I get the sense it’s quite frustrating. And it would be hard enough, if Fedor was just working on one game. But Ostranauts feels more like a compilation of games, all working together. Some are arguably minigames, like the initially baffling reactor control panels, or the docking alignments when boarding with derelicts or stations. Others are very much maxigames, like the aforementioned character generation system, or the spaceship piloting, or the “social combat” system that takes the place of regular NPC conversations. Imagine a sort of menu-based game with card game mechanics, based on
Maslow’s Hierarchy Of Needs, and you’ll be a fifth of the way there. It’s weird, and a bit broken in places, but it’s fascinating.
I suppose the “main” game is a sort of top-down RPG, where you move your captain around to interact with things and talk to people. But you can interact with so much that you could reasonably describe it as a so-called immersive sim. And since you can build your own spaceships to any design of your liking, it’s arguably a construction game too. Oh, and once you’ve got a crew as well, it becomes something like The Sims, but crossed with a party-based RPG, and also a colony management game like RimWorld. Oh, and it all gives off massive Space Station 13 energy, too.

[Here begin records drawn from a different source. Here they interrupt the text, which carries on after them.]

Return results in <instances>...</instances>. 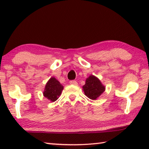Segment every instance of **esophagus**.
<instances>
[{
	"label": "esophagus",
	"instance_id": "34e87169",
	"mask_svg": "<svg viewBox=\"0 0 149 149\" xmlns=\"http://www.w3.org/2000/svg\"><path fill=\"white\" fill-rule=\"evenodd\" d=\"M70 84L74 85H77V83L76 82V81L72 80V81H70Z\"/></svg>",
	"mask_w": 149,
	"mask_h": 149
}]
</instances>
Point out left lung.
<instances>
[{"mask_svg":"<svg viewBox=\"0 0 149 149\" xmlns=\"http://www.w3.org/2000/svg\"><path fill=\"white\" fill-rule=\"evenodd\" d=\"M83 90L89 99L95 100L104 91L105 87L99 78L91 75L87 78L85 84L83 86Z\"/></svg>","mask_w":149,"mask_h":149,"instance_id":"8db88e82","label":"left lung"}]
</instances>
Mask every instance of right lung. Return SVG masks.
Wrapping results in <instances>:
<instances>
[{
    "instance_id": "right-lung-1",
    "label": "right lung",
    "mask_w": 149,
    "mask_h": 149,
    "mask_svg": "<svg viewBox=\"0 0 149 149\" xmlns=\"http://www.w3.org/2000/svg\"><path fill=\"white\" fill-rule=\"evenodd\" d=\"M63 89L64 87L58 81L55 77H52L45 85L43 95L50 101L54 102L59 98Z\"/></svg>"
}]
</instances>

SOCIAL KOMBAT! *90s trance music begins to play*
It’s a lot. And I won’t lie: when I played the demo, I felt lost in it all. Part of that was the good kind of lost: I had to adapt quickly to thinking in Kelvin, for example, because that’s the temperature unit Fedor’s space people use, and that’s that. “if I had to learn celsius when I moved from the US to Canada,” he jokes, “then you have to learn Kelvin if you’re going to space.” At the same time, however, I felt the bad kind of lost, due to a baffling UI that seemed to want to keep features hidden, and then demanded a merciless amount of busywork from my mouse hand once they were uncovered.
Fedor is well aware of this, and is now working full time to fix quality of life issues. It’s working, too. Despite a rocky launch, the reception Ostranauts has been getting on Steam is more favourable now than it was even a week ago. But while Fedor wants people to, y’know, enjoy playing his game, he’s still got space on the brain. “I can’t wait to get out of bugs and stability stuff,” he says, “and back into crafting”. And despite my complaints about the demo, I almost wish he’d skip all the usability stuff and just build more universe, even if it’s a bit janky.
“That’s the other reason I became a game developer”, he confesses, bookending the admission this post opened on, as we discuss the research that fed into Ostranauts’ generation of spaceship serial numbers. “It’s so I’ve got an excuse to look this sort of stuff up, and find a use for it”. As far as I’m concerned, that’s about as noble a goal as you could hope for. Give Ostranauts a go.